LOUISVILLE, KY (WAVE) - A Louisville restaurant chain's Ladies Night Out promotion unexpectedly turned into a gift of love for a group of women going through a difficult time.
The Melting Pot restaurant is known for getting families to gather around the table. Tuesday night they did just that, but this time the dining room was not on the restaurant's property. Instead a one time delivery came straight from the heart.
"It's family and belonging," The Melting Pot Louisville Assistant Manager Alex Miner said of the restaurant's motto.
It was a perfect theme for the women in Becky Blair's family. The women had been wanting to try out the fondue restaurant for some time so a few weeks ago, they made a reservation for the restaurant's Ladies Night Out. Aunt Becky, who hadn't been feeling well, would be the guest of honor.

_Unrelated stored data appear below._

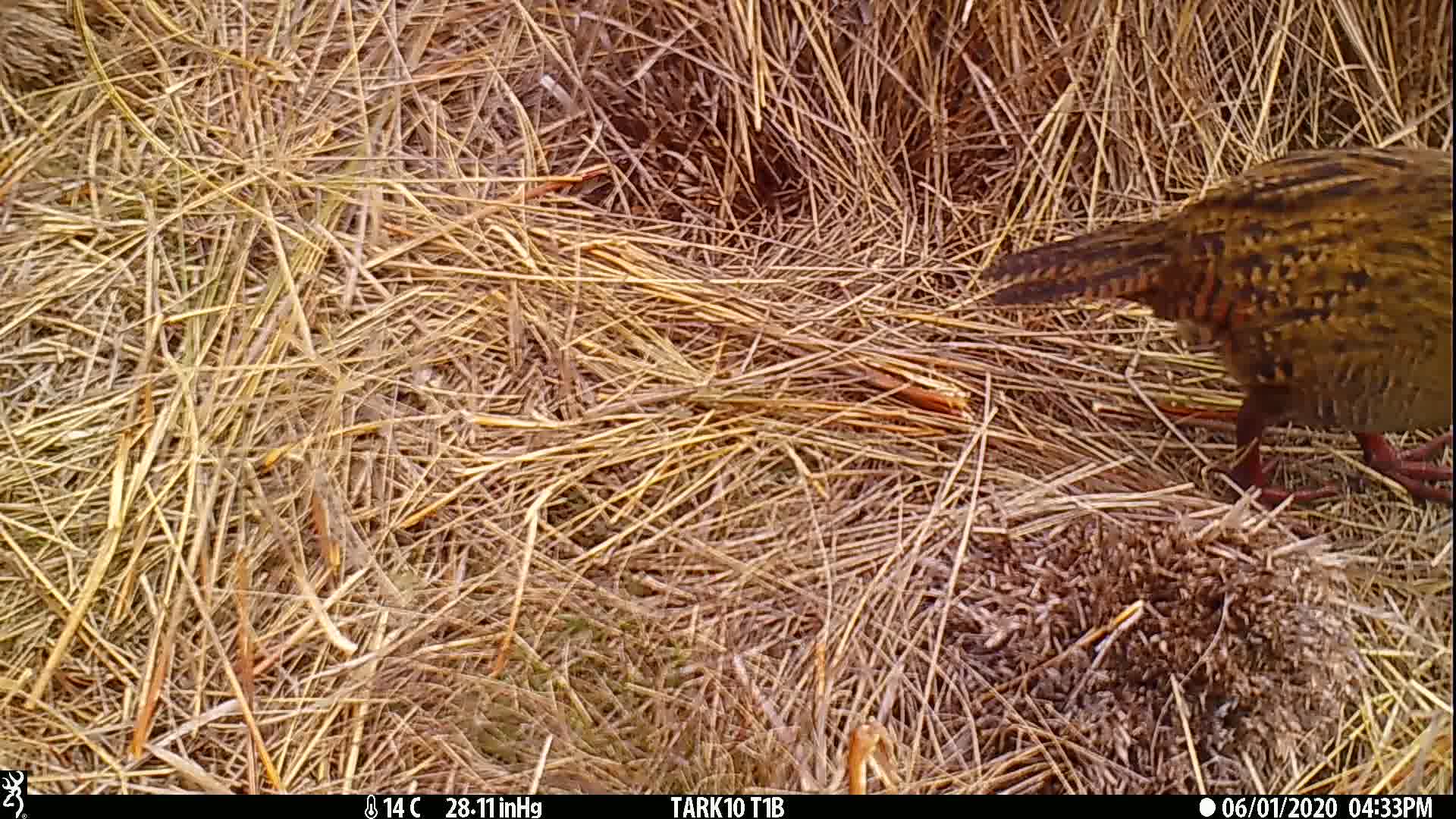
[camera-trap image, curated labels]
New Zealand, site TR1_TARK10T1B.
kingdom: Animalia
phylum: Chordata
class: Aves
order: Gruiformes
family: Rallidae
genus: Gallirallus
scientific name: Gallirallus australis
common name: weka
Weka (Gallirallus australis).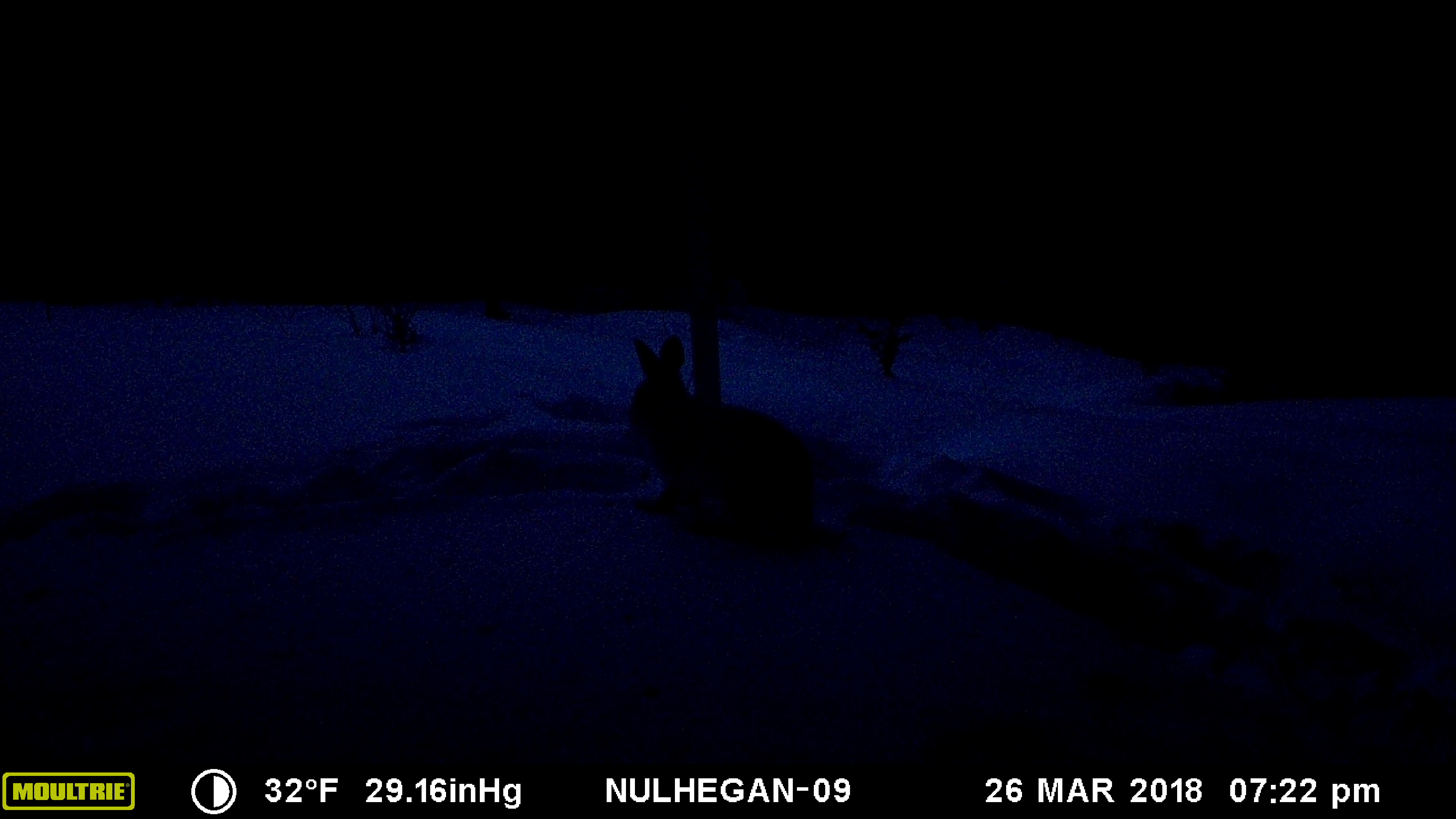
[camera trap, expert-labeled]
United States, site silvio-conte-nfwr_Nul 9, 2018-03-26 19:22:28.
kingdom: Animalia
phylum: Chordata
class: Mammalia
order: Lagomorpha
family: Leporidae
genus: Lepus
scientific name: Lepus americanus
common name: snowshoe hare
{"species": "snowshoe hare (Lepus americanus)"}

"She's one of the greatest women I know," Blair's niece, Leah Pratt, said. "She will do anything for anybody."
Then days before the dinner, Blair's recent stomachaches suddenly become unbearable.
"She was in some severe pain," Pratt said.
Blair said, "A month and a half ago, I thought I could run a marathon and then I got really sick."
Her sister and nieces got her to Jewish Hospital doctors on Friday. Pratt took her Aunt to the hospital.
"Within 15 minutes, they found a mass on her lung," Pratt said.
News of the inoperable lung cancer has forever changed their lives. Pratt called the restaurant and explained their group cancellation.
"I was actually the one that answered the phone," Miner said.
He said the call overwhelmed him.
"Everybody knows somebody that's affected by cancer and for somebody to be so forthcoming with that information," he said, "a bell went off in me."
Blair said her niece brought her some surprising news in the hospital.
"She came to me and said, 'they (the Melting Pot managers) said if we can't come there, they're coming here,'" Blair said.
She expressed her gratitude to the manager arriving at the hospital.
"That means so much because I don't even know you all, but I thank God for the love he puts in people's hearts."
For one night only, Ladies Night Out was served at Jewish Hospital. "I never had anything done for me in my life like this," Blair cried.
Sometimes when big things happen in life, it's the little things that matter.